In the records below, find the line that contains "common name: cattle" and the line that contains "common name: wild boar", then retype exactly those two lines and every line between them.

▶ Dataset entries
▼▼▼
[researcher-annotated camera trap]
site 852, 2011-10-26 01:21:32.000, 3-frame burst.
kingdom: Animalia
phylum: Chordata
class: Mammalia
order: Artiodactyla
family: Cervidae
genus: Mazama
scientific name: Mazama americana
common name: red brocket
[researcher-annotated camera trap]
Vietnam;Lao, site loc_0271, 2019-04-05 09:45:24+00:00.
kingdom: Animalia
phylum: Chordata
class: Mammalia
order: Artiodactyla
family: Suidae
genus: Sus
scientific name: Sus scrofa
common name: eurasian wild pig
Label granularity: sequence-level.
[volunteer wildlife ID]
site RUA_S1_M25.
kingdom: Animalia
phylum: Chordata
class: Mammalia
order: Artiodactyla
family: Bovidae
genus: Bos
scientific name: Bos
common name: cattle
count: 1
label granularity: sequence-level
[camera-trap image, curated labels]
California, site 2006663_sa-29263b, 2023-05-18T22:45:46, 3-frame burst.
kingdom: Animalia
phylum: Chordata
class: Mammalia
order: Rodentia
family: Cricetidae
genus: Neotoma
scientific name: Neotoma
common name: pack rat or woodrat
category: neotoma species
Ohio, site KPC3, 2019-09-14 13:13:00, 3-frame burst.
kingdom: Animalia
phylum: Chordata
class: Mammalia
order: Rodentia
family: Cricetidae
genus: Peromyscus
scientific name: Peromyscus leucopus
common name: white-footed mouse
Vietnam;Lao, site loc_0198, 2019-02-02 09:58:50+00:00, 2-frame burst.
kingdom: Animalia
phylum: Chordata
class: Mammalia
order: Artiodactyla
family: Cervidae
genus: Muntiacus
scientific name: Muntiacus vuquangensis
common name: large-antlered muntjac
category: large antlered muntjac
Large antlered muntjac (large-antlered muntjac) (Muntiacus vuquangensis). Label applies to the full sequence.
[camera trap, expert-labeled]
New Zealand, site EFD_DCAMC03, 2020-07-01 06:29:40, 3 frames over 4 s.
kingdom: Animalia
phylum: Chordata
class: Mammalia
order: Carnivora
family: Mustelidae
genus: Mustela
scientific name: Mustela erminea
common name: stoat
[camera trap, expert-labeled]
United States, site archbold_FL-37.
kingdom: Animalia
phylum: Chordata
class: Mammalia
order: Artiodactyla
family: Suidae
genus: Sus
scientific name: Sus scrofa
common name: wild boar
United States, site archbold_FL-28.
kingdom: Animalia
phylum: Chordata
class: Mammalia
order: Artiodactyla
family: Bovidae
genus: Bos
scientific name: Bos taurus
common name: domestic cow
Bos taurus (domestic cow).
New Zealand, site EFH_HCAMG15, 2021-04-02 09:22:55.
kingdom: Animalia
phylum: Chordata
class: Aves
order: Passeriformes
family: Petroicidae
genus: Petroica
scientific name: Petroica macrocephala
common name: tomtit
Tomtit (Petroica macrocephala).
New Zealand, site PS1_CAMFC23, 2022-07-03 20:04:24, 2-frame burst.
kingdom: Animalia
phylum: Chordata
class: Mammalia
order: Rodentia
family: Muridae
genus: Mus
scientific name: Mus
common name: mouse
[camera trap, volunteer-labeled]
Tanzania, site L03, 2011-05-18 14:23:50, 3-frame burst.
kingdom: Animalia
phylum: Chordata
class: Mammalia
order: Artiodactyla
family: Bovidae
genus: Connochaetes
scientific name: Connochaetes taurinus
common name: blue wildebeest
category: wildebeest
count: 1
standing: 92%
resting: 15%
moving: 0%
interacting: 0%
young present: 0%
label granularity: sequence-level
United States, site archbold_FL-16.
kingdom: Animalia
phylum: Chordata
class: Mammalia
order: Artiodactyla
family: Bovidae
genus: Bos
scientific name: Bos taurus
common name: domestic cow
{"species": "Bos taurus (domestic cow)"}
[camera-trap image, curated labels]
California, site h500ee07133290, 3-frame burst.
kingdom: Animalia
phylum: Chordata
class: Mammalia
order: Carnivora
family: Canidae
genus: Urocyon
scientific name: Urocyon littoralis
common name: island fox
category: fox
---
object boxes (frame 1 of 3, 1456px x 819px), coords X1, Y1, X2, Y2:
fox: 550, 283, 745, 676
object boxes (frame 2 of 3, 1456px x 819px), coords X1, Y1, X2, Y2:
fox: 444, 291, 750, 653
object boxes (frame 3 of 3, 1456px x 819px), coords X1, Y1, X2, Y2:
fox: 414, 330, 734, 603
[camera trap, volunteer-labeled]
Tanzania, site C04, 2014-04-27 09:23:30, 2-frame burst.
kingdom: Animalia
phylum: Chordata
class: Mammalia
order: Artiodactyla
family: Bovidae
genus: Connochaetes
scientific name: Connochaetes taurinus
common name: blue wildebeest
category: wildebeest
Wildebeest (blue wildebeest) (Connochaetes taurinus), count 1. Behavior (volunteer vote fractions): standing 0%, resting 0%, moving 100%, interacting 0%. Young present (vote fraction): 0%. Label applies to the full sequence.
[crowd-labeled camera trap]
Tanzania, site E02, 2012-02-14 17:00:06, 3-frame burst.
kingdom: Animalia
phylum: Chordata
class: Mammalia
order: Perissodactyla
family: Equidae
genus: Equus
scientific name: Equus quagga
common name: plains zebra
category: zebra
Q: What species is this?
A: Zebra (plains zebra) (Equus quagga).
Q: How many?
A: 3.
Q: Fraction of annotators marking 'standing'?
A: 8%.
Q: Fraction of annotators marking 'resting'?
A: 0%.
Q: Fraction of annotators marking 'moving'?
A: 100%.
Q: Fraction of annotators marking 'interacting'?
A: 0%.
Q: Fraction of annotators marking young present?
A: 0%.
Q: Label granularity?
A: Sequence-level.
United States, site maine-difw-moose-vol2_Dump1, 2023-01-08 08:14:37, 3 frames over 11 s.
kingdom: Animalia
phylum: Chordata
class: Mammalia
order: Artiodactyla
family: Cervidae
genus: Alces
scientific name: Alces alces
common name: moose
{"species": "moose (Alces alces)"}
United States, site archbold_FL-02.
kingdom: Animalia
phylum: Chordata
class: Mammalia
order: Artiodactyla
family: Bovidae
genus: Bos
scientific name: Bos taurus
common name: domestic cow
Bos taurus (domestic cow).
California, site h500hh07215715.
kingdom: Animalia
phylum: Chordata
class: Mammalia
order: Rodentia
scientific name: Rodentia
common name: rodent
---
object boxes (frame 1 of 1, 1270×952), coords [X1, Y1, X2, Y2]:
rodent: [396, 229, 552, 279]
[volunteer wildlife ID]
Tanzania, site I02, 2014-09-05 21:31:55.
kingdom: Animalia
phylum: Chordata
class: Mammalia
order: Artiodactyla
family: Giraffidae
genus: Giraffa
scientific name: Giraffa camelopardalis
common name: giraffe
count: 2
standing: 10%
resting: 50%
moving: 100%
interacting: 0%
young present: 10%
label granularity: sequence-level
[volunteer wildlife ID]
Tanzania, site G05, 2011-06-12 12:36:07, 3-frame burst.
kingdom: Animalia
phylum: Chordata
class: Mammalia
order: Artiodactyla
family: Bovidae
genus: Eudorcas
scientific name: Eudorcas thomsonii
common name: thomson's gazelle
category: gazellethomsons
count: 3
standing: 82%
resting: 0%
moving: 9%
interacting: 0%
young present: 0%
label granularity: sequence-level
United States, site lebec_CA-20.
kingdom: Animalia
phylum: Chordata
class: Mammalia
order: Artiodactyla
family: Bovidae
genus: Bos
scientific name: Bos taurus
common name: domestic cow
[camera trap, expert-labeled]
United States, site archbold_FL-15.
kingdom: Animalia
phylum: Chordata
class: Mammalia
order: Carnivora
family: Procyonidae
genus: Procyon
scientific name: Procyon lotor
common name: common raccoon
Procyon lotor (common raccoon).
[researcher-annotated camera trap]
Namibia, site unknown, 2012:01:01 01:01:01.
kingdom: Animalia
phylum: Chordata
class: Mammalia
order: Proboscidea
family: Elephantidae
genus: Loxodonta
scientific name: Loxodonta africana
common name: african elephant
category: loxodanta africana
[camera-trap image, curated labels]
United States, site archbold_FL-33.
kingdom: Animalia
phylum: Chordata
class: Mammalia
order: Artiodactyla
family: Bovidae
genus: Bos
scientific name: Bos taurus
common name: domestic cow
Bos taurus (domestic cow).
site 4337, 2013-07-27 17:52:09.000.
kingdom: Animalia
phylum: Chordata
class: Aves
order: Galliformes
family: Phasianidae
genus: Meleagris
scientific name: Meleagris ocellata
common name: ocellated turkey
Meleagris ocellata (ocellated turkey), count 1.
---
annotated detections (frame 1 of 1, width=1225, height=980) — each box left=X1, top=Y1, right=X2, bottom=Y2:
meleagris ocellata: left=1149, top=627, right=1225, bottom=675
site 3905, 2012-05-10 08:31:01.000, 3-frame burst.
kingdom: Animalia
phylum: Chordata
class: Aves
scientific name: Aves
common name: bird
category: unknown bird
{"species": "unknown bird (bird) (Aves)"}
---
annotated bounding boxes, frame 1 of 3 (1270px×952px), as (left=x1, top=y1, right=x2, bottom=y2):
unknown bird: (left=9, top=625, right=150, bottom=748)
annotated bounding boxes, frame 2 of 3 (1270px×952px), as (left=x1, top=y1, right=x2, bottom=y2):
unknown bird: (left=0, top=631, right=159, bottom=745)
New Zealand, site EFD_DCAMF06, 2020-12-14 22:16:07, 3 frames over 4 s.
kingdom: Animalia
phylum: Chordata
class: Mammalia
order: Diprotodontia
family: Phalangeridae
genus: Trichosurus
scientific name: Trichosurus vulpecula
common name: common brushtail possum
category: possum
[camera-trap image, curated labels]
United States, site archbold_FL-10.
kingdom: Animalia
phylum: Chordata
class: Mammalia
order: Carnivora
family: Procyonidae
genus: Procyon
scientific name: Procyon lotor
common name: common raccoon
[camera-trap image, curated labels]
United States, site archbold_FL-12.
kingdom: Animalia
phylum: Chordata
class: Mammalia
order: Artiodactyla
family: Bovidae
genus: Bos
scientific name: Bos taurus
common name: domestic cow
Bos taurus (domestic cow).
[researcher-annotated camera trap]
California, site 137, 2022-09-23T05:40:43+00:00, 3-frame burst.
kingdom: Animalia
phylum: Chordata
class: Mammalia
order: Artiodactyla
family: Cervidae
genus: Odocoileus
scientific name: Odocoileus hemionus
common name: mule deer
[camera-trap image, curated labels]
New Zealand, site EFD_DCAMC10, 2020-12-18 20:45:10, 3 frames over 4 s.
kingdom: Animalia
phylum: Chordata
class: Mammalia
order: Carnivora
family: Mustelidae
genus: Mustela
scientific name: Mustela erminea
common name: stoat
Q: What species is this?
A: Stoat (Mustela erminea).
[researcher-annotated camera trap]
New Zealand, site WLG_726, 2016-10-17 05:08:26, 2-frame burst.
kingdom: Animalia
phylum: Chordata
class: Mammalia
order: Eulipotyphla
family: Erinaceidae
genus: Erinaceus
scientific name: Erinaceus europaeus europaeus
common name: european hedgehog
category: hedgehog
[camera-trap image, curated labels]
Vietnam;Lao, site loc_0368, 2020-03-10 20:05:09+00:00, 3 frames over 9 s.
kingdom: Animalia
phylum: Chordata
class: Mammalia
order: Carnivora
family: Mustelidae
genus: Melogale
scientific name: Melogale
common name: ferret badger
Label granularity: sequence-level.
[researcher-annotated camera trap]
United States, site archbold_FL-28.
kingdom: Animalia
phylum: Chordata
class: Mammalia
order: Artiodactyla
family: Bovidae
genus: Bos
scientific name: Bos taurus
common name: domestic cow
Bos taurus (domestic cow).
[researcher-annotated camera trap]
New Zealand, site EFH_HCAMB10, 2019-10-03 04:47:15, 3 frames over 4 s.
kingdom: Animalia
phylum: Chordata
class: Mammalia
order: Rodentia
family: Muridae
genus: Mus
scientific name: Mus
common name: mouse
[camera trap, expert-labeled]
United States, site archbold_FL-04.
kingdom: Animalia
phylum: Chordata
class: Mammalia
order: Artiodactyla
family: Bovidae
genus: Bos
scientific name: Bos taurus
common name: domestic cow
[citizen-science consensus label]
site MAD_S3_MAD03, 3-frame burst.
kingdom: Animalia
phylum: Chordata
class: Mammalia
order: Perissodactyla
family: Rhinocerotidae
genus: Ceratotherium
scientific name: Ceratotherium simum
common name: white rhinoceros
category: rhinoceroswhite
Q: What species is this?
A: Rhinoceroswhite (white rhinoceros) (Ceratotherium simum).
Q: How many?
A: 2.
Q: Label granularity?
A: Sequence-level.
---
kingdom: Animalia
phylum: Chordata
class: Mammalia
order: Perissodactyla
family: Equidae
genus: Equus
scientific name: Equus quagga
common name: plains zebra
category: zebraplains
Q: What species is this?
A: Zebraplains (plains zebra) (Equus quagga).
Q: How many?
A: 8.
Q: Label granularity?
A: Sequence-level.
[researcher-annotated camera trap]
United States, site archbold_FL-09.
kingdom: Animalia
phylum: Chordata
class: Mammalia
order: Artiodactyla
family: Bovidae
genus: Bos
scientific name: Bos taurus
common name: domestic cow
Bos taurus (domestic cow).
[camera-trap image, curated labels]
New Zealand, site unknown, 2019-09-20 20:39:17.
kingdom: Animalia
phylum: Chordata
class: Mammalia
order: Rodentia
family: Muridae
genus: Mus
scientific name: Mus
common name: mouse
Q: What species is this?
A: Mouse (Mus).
▲▲▲
▶ Reply to the exercise
common name: cattle
count: 1
label granularity: sequence-level
[camera-trap image, curated labels]
California, site 2006663_sa-29263b, 2023-05-18T22:45:46, 3-frame burst.
kingdom: Animalia
phylum: Chordata
class: Mammalia
order: Rodentia
family: Cricetidae
genus: Neotoma
scientific name: Neotoma
common name: pack rat or woodrat
category: neotoma species
Ohio, site KPC3, 2019-09-14 13:13:00, 3-frame burst.
kingdom: Animalia
phylum: Chordata
class: Mammalia
order: Rodentia
family: Cricetidae
genus: Peromyscus
scientific name: Peromyscus leucopus
common name: white-footed mouse
Vietnam;Lao, site loc_0198, 2019-02-02 09:58:50+00:00, 2-frame burst.
kingdom: Animalia
phylum: Chordata
class: Mammalia
order: Artiodactyla
family: Cervidae
genus: Muntiacus
scientific name: Muntiacus vuquangensis
common name: large-antlered muntjac
category: large antlered muntjac
Large antlered muntjac (large-antlered muntjac) (Muntiacus vuquangensis). Label applies to the full sequence.
[camera trap, expert-labeled]
New Zealand, site EFD_DCAMC03, 2020-07-01 06:29:40, 3 frames over 4 s.
kingdom: Animalia
phylum: Chordata
class: Mammalia
order: Carnivora
family: Mustelidae
genus: Mustela
scientific name: Mustela erminea
common name: stoat
[camera trap, expert-labeled]
United States, site archbold_FL-37.
kingdom: Animalia
phylum: Chordata
class: Mammalia
order: Artiodactyla
family: Suidae
genus: Sus
scientific name: Sus scrofa
common name: wild boar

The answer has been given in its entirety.